— start Data for the task —
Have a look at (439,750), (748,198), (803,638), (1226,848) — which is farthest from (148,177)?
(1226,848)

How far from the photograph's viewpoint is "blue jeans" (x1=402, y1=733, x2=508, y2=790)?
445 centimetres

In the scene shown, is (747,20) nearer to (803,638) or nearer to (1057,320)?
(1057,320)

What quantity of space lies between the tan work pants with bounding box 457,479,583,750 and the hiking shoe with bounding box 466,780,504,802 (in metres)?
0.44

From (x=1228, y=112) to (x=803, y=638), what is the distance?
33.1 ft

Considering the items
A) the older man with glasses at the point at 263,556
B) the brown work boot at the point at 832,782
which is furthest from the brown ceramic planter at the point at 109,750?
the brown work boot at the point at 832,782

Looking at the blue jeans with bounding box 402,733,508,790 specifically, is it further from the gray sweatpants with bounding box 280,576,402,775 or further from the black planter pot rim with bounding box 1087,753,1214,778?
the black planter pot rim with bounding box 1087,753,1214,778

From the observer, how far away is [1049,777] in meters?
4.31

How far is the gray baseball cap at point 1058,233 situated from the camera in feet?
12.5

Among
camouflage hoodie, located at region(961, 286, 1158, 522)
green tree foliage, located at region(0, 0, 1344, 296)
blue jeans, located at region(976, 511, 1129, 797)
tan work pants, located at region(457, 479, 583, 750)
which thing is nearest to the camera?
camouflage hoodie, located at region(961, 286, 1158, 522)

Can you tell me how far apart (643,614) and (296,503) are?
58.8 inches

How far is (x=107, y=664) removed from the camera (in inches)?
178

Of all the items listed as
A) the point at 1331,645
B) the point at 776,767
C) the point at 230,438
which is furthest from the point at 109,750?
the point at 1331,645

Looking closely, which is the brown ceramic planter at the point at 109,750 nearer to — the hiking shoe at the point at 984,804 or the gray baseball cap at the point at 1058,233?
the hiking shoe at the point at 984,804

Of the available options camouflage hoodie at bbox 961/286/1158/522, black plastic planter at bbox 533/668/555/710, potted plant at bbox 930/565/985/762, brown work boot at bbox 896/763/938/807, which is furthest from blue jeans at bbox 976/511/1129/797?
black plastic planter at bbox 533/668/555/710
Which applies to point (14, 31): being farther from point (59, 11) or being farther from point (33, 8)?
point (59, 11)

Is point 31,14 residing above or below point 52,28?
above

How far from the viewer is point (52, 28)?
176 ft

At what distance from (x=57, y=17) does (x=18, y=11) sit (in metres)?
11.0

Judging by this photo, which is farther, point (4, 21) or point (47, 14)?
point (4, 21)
— end Data for the task —
• Your instructions: Starting at the line that contains "Is point 31,14" and continuing through the end of the records, rewrite those lines with their requests. Rescale every number in the answers, both distances and coordinates, by multiplying it by 2.3 and rounding to the same number of decimal places it had, with halves rounded up.

• Worked answer:
Is point 31,14 residing above or below point 52,28?
above

How far from the viewer is point (52, 28)?
405 ft

At what distance from (x=57, y=17) does (x=18, y=11) sit (in metres)?
25.3

Judging by this photo, which is farther, point (4, 21) or point (47, 14)?
point (9, 48)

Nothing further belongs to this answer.